Dataset entries
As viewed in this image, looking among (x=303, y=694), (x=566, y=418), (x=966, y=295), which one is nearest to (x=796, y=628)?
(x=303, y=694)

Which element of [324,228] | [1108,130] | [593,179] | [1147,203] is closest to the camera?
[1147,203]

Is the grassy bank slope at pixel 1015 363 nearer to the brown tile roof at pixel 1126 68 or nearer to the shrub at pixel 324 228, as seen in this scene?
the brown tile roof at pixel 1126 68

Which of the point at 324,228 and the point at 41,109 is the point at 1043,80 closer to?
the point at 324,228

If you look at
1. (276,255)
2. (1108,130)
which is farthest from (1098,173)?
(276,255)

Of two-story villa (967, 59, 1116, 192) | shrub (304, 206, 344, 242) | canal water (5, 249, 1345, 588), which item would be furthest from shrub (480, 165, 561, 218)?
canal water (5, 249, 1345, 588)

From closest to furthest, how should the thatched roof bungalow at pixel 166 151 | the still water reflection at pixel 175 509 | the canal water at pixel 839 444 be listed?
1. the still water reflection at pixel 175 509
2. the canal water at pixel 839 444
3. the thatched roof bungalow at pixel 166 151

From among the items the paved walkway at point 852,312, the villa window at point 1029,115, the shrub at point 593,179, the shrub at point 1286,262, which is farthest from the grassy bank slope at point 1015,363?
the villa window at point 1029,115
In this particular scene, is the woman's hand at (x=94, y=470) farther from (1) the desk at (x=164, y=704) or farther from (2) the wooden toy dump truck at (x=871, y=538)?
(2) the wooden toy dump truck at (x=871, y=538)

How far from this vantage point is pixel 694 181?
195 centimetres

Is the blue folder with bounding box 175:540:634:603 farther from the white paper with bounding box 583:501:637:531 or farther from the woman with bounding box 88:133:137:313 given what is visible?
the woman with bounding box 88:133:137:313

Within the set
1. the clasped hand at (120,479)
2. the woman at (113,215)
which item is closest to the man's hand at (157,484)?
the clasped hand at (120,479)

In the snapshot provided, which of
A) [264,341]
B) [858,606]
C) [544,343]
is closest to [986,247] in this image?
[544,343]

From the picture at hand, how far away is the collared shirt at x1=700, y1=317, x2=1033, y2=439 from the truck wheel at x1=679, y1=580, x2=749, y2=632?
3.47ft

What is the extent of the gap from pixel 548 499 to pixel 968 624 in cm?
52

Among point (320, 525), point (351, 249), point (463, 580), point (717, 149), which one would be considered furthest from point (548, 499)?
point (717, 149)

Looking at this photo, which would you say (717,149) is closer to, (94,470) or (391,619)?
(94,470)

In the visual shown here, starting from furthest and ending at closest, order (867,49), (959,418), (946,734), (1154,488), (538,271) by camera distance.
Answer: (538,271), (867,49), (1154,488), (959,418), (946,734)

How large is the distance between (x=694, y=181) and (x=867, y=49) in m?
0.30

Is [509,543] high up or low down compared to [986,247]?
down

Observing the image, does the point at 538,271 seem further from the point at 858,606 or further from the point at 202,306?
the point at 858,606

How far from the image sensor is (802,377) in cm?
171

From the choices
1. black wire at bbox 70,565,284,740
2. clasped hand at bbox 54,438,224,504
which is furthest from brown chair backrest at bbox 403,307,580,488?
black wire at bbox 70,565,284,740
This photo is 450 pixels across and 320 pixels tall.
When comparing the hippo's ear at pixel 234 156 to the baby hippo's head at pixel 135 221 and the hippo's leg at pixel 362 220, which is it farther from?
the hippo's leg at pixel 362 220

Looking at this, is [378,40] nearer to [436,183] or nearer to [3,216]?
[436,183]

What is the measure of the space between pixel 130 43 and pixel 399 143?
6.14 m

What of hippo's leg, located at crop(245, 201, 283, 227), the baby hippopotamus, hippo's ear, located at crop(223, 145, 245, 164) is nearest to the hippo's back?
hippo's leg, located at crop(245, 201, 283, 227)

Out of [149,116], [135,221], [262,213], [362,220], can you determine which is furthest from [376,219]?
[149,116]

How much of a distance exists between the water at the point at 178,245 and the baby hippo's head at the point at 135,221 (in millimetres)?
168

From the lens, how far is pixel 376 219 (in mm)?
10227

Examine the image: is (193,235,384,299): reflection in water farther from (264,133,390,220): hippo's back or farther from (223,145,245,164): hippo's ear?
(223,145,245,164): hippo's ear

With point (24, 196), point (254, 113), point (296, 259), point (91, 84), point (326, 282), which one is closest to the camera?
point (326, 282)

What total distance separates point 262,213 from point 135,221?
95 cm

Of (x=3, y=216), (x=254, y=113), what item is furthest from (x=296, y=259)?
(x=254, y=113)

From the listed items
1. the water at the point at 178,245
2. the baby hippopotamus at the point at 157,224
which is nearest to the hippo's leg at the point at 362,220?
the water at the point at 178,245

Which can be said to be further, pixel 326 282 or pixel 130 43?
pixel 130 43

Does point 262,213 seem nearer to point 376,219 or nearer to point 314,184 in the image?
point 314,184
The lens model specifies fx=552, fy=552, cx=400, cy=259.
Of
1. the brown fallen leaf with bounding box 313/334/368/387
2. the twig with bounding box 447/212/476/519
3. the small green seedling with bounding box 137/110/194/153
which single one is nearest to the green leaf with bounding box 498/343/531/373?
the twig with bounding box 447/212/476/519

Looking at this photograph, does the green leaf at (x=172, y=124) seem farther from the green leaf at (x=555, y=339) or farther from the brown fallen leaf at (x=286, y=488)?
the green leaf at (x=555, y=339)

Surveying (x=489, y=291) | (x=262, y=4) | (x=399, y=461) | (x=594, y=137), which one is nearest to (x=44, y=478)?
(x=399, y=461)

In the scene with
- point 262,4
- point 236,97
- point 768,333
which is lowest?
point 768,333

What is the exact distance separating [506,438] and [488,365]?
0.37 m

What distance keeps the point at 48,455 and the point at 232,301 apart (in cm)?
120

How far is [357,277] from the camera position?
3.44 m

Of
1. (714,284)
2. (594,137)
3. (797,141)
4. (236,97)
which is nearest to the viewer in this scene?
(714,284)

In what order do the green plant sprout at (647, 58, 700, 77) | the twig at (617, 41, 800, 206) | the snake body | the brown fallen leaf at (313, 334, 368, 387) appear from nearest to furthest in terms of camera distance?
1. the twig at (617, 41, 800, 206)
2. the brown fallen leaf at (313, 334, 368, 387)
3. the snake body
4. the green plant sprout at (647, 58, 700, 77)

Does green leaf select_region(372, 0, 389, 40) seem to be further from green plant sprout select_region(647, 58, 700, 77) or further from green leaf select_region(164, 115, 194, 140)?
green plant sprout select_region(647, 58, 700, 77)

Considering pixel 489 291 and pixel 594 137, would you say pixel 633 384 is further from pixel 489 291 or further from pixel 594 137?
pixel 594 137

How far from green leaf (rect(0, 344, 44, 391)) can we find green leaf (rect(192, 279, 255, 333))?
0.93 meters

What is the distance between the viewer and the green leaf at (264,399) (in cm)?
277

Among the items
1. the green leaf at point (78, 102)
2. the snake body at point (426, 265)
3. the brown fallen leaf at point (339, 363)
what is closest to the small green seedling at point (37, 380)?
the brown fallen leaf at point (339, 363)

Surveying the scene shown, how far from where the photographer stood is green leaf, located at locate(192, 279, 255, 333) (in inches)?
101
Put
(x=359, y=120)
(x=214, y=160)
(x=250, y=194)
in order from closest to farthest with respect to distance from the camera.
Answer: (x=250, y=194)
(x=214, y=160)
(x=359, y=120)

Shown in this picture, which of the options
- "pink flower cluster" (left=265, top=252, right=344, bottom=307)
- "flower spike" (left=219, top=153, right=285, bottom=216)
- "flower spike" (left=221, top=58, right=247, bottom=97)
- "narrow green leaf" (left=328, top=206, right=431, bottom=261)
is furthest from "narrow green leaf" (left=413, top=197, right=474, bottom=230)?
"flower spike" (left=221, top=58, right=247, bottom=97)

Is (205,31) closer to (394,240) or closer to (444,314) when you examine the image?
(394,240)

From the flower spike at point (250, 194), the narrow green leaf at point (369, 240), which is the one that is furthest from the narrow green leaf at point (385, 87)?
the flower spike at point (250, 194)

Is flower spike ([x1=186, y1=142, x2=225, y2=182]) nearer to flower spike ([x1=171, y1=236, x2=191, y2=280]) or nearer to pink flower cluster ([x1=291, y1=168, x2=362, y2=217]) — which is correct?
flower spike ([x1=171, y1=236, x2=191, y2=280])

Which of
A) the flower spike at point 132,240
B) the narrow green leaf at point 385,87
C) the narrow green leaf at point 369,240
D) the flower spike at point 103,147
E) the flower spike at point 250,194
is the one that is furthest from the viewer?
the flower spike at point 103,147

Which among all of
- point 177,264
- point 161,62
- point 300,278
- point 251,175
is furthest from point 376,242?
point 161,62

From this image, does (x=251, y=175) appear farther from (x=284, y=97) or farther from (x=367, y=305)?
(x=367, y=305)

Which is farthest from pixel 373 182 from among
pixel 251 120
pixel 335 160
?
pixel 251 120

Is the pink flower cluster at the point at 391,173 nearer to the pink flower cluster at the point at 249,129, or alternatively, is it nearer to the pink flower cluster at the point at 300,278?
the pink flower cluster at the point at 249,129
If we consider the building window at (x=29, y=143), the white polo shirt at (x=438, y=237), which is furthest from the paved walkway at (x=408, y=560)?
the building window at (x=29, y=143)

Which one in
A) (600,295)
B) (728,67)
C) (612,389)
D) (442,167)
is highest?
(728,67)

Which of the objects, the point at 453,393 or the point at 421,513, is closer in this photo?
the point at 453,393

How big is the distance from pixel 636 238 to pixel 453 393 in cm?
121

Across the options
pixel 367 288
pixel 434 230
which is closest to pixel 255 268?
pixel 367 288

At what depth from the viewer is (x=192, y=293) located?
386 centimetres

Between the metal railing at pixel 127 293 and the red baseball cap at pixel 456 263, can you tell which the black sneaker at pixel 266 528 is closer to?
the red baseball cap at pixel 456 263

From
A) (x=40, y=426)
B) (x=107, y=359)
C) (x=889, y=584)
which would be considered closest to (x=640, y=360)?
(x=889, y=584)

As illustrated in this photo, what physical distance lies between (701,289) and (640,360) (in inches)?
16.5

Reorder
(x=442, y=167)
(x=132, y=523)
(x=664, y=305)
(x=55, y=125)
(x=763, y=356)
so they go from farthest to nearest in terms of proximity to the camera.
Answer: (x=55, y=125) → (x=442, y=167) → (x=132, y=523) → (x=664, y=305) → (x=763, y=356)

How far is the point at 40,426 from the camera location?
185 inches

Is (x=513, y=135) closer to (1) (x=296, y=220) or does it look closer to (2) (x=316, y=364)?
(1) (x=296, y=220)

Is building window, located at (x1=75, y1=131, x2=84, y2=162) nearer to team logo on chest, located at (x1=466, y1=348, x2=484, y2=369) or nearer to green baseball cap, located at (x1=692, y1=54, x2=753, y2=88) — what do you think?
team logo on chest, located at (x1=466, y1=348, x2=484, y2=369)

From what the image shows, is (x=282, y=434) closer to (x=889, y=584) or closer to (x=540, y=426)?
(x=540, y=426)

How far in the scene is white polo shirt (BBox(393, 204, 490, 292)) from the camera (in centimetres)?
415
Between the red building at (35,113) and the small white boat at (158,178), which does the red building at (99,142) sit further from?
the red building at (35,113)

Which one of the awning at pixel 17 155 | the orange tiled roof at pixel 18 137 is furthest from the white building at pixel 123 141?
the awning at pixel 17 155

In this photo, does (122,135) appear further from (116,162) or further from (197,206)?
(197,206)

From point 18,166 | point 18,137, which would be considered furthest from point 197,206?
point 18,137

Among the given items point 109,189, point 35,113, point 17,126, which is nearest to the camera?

Task prompt
Output the stretch of entries from the very start through the line containing "3. the thatched" as a JSON list of strings, one string per line, leaving out blank lines.

Task result
[
  "As viewed in this image, looking among (x=303, y=694), (x=566, y=418), (x=966, y=295), which one is nearest to (x=796, y=628)?",
  "(x=303, y=694)",
  "Which element of [324,228] | [1108,130] | [593,179] | [1147,203] is closest to the camera?",
  "[1147,203]",
  "Is the grassy bank slope at pixel 1015 363 nearer to the brown tile roof at pixel 1126 68 or nearer to the shrub at pixel 324 228, as seen in this scene?",
  "the brown tile roof at pixel 1126 68",
  "Which of the point at 324,228 and the point at 41,109 is the point at 1043,80 closer to?",
  "the point at 324,228",
  "If you look at",
  "1. (276,255)",
  "2. (1108,130)",
  "which is farthest from (1098,173)?",
  "(276,255)",
  "Of two-story villa (967, 59, 1116, 192) | shrub (304, 206, 344, 242) | canal water (5, 249, 1345, 588), which item would be furthest from shrub (480, 165, 561, 218)?",
  "canal water (5, 249, 1345, 588)",
  "From closest to furthest, how should the thatched roof bungalow at pixel 166 151 | the still water reflection at pixel 175 509 | the canal water at pixel 839 444 be listed?",
  "1. the still water reflection at pixel 175 509",
  "2. the canal water at pixel 839 444",
  "3. the thatched roof bungalow at pixel 166 151"
]